Beispiele der reaktiven Verbindungen, die als Abstandhaltermoleküle dienen, umfassen Mercaptomethanol, 2-Mercaptoethanol, 3-Mercaptopropanol, 4-Mercaptobutanol, 5-Mercaptopentanol, 6-Mercaptohexanol, N,N'-Di-(3-hydroxy-n-propyl)imidazol-2-thion und verschiedene Imidazol-2-thion-Derivate, die in A.J. Arduengo, et al., J. Am. Chem. Soc., 1990, 112, 6153-6154, beschrieben sind. Bevorzugt sind 2-Mercaptoethanol, 3-Mercaptopropanol, 4-Mercaptobutanol, 5-Mercaptopentanol und 6-Mercaptohexanol.
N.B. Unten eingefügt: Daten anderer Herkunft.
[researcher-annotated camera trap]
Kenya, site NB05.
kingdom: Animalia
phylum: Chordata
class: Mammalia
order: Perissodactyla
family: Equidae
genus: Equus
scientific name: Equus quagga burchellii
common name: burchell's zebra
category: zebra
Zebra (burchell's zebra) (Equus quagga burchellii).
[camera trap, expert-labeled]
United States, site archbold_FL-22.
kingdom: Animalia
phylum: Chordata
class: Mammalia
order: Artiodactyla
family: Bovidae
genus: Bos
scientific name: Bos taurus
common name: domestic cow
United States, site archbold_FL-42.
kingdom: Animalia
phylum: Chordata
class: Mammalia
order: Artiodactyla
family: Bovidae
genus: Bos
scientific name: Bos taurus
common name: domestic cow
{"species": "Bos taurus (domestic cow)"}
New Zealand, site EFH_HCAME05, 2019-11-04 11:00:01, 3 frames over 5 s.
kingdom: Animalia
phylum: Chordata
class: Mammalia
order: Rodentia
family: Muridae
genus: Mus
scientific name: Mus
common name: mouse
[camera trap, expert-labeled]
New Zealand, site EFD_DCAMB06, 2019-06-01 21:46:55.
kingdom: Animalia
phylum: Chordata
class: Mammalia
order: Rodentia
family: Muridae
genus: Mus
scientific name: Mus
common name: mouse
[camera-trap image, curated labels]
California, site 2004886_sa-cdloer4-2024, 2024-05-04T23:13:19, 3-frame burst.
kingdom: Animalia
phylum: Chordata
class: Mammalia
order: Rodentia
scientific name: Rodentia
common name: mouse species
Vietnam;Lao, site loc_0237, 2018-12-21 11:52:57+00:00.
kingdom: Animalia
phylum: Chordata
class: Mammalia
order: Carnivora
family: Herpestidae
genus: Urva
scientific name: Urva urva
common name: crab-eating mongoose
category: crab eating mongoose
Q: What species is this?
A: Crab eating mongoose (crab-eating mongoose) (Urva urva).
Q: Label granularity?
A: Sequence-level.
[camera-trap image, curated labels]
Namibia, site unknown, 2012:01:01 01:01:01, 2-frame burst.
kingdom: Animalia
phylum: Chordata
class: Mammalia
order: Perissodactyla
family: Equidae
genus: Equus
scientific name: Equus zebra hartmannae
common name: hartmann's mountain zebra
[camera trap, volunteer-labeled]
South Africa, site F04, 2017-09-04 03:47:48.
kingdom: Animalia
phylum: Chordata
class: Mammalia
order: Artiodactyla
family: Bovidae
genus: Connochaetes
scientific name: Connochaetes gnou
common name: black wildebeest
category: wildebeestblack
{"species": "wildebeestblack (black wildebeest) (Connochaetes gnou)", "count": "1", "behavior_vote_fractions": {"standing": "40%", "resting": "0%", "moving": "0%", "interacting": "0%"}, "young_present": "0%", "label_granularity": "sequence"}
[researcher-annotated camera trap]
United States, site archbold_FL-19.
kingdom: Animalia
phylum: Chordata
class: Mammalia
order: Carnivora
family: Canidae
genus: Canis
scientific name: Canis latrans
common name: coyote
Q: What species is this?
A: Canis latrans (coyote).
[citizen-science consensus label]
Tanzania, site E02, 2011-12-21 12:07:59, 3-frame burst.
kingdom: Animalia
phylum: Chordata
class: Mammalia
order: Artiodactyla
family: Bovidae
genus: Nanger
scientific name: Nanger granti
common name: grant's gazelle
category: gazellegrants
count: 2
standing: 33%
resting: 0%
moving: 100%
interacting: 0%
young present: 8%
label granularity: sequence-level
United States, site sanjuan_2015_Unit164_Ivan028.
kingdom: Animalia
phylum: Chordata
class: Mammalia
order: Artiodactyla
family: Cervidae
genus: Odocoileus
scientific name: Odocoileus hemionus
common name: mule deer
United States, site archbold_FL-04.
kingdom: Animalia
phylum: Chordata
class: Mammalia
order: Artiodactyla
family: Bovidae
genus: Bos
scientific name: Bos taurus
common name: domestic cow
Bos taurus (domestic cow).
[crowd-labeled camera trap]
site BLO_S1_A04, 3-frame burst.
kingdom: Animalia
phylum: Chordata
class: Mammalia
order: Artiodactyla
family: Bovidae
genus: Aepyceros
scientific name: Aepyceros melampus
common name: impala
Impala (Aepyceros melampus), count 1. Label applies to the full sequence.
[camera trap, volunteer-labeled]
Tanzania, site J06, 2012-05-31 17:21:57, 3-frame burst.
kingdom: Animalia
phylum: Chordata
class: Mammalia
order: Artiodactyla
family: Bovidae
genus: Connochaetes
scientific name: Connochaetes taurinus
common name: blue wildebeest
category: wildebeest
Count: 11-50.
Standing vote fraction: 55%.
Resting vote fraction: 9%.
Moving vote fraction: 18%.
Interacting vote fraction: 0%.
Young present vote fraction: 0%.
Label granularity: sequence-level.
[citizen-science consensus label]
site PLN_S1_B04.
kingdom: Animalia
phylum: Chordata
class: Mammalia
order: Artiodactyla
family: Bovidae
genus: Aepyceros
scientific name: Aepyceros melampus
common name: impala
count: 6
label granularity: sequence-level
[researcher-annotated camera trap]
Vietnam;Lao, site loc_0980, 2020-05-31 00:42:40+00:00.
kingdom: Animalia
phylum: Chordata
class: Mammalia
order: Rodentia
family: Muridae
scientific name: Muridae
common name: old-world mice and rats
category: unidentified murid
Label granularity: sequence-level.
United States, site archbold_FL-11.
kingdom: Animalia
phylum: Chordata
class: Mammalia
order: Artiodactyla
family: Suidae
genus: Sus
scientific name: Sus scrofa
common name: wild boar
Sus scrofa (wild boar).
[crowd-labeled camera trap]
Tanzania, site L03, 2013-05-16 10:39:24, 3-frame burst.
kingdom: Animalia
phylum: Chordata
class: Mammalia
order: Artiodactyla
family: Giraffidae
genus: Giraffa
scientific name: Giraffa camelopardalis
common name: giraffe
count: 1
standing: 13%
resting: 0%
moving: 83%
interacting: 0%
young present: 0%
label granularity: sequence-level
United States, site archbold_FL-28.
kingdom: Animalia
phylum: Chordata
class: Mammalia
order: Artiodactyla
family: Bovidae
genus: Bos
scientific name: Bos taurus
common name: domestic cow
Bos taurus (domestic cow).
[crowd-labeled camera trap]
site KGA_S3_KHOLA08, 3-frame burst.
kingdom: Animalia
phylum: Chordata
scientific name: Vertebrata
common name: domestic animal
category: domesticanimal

Am meisten bevorzugt ist 2-Mercaptoethanol. Diese aktiven Verbindungen können in Form von ihren Salzen mit Natrium oder Kalium vorliegen. Die Alkylenkette der aktiven Verbindung kann mit einem oder mehreren Substituenten substituiert sein, wie beispielsweise einer Kohlenwasserstoffgruppe mit 1 bis 6 Kohlenstoffatomen (z.B. Methyl, Ethyl oder Phenyl).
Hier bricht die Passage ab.